■ Aim a
Answer these questions about the neon release notes:
(i) What performance improvement over the CPU backend is given for the DeepSpeech2 MKL backend in v2.3.0?
(ii) To what version is aeon updated in v2.2.0?
(iii) On what date was neon v2.1.0 released?

■ Reading text
....

Previous Versions

neon v2.3.0


  • Optimized DeepSpeech2 MKL backend performance (~7X improvement over the CPU backend)
  • Fused convolution and bias layer which significantly boosted AlexNet and VGG performance on Intel architectures with MKL backend
  • Made SSD and Faster-RNN use VGG weight files in new format
  • Fixed use of reset_cells hyperparameter
  • Fixed MKL backend bug for GAN and Faster-RCNN models

neon v2.2.0


  • Update MKLML version 20170908 that fixes a bug related to data conversions)
  • Add SSD example for bounding box object detection that works for both GPU and MKL backend
  • Add DeepSpeech2 MKL backend optimization that features ~3X improvement
  • Update aeon to 1.0.0 including new version of manifest (doc/source/loading_data.rst#aeon-dataloader)
  • Add CHWD Support for Batch Normalization in mkl backend
  • Modify ResNet-50 model’s last layer to match the original ResNet-50 model paper
  • Enable Seq2Seq testing and benchmarking

neon v2.1.0

neon v2.1.0 released August 2, 2017 supporting:

  • Set MKL backend (-b mkl) as the default CPU backend on Linux (use -b cpu to specify original CPU backend)
  • Update MKLML version 20170720 (AVX512 code paths enabled by default and conversion optimizations)
  • Simplify ResNet example
  • Makefiles now check for virtualenv and pkg-config (NervanaSystems/neon#383)
  • Fix Deep Speech2 model on MKL backend
  • Fix MKL installation for “make sysinstall”

....

(Recorded data)
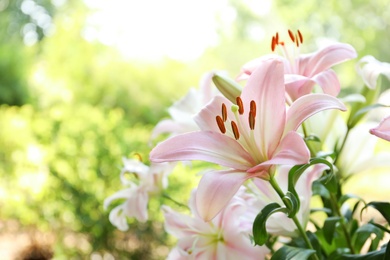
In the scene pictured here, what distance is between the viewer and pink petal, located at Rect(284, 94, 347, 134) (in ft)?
1.15

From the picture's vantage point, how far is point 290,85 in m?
0.40

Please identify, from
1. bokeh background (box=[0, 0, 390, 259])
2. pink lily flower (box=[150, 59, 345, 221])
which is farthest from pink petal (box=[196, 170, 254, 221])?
bokeh background (box=[0, 0, 390, 259])

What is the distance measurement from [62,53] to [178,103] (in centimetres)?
435

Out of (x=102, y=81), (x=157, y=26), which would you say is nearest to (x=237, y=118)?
(x=102, y=81)

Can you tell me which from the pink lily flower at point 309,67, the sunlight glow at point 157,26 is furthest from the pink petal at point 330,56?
the sunlight glow at point 157,26

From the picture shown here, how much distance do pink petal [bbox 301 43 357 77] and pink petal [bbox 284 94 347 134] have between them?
7 cm

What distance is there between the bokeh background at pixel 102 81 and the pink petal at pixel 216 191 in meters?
0.28

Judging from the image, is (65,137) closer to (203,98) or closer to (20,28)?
(203,98)

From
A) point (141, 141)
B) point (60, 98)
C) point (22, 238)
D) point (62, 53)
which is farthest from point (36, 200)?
point (62, 53)

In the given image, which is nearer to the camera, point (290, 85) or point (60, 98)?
point (290, 85)

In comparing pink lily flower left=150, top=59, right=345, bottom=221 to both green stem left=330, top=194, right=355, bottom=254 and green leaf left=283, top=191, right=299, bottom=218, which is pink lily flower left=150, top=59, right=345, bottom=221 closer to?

....

■ Aim b
Retype the listing lines word for word, from the line with "From the picture shown" through the last line of the listing.

■ Task output a
(i) ~7X
(ii) 1.0.0
(iii) August 2, 2017

■ Task output b
From the picture shown here, how much distance do pink petal [bbox 301 43 357 77] and pink petal [bbox 284 94 347 134] have between them?
7 cm

What distance is there between the bokeh background at pixel 102 81 and the pink petal at pixel 216 191 in meters?
0.28

Judging from the image, is (65,137) closer to (203,98) or closer to (20,28)?
(203,98)

From
A) point (141, 141)
B) point (60, 98)
C) point (22, 238)
D) point (62, 53)
which is farthest from point (36, 200)?
point (62, 53)

In the given image, which is nearer to the camera, point (290, 85) or point (60, 98)?
point (290, 85)

In comparing pink lily flower left=150, top=59, right=345, bottom=221 to both green stem left=330, top=194, right=355, bottom=254 and green leaf left=283, top=191, right=299, bottom=218, which is pink lily flower left=150, top=59, right=345, bottom=221 closer to?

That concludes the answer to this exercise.